## [To be done]
Return every one of the following entries verbatim, reproducing each line without alteration.

## [Material]
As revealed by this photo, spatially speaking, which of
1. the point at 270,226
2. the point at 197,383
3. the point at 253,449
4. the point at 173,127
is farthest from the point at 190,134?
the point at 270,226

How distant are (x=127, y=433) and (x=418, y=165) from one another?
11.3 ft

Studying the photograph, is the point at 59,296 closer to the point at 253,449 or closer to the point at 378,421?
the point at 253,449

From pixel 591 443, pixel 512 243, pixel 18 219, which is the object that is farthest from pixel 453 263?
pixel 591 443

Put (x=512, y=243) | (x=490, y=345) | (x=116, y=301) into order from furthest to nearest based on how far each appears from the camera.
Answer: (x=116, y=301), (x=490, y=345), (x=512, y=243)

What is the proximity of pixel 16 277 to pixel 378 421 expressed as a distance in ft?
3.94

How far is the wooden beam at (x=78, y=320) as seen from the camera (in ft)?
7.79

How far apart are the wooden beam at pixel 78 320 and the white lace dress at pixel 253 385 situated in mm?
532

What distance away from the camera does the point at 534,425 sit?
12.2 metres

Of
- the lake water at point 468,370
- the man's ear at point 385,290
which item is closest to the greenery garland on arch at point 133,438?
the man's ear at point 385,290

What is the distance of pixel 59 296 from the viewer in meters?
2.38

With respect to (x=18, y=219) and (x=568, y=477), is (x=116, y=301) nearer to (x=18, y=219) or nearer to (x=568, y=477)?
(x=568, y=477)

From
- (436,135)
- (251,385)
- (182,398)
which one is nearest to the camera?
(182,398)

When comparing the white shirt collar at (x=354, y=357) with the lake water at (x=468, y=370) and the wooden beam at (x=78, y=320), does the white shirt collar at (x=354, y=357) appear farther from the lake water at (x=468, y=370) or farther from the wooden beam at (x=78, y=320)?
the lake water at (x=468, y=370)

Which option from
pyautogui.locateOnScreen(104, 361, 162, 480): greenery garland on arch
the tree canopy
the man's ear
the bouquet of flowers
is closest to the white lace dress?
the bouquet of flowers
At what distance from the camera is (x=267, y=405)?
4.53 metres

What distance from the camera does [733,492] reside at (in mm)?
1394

## [Task answer]
As revealed by this photo, spatially speaking, which of
1. the point at 270,226
2. the point at 197,383
3. the point at 253,449
4. the point at 173,127
is farthest from the point at 190,134?
the point at 270,226

How distant are (x=127, y=433) and (x=418, y=165) from one another?
11.3 ft

Studying the photograph, is the point at 59,296 closer to the point at 253,449 or closer to the point at 378,421?
the point at 253,449

From pixel 591 443, pixel 512 243, pixel 18 219, which is the object that is farthest from pixel 453 263?
pixel 591 443

Put (x=512, y=243) | (x=490, y=345) | (x=116, y=301) into order from furthest to nearest based on how far each appears from the camera.
Answer: (x=116, y=301), (x=490, y=345), (x=512, y=243)

What is the proximity of pixel 16 277 to pixel 378 421 expressed as a distance in ft?
3.94

How far is the wooden beam at (x=78, y=320) as seen from the camera (in ft)?
7.79

How far apart are the wooden beam at pixel 78 320 and the white lace dress at pixel 253 385 situated in mm?
532

What distance away from the camera does the point at 534,425 sit?
12.2 metres

Of
- the lake water at point 468,370
- the man's ear at point 385,290
which item is closest to the greenery garland on arch at point 133,438?
the man's ear at point 385,290

What is the distance of pixel 59 296 from the viewer in meters?
2.38

With respect to (x=18, y=219) and (x=568, y=477), is (x=116, y=301) nearer to (x=18, y=219) or nearer to (x=568, y=477)?
(x=568, y=477)

From
- (436,135)
- (251,385)
- (182,398)
which one is nearest to the camera?
(182,398)

When comparing the white shirt collar at (x=354, y=357) with the lake water at (x=468, y=370) and the wooden beam at (x=78, y=320), does the white shirt collar at (x=354, y=357) appear farther from the lake water at (x=468, y=370) or farther from the wooden beam at (x=78, y=320)?
the lake water at (x=468, y=370)

Which option from
pyautogui.locateOnScreen(104, 361, 162, 480): greenery garland on arch
the tree canopy
the man's ear
the bouquet of flowers
is closest to the white lace dress?
the bouquet of flowers
At what distance from the camera is (x=267, y=405)?
4.53 metres

What distance from the camera does [733,492] reside at (in mm)?
1394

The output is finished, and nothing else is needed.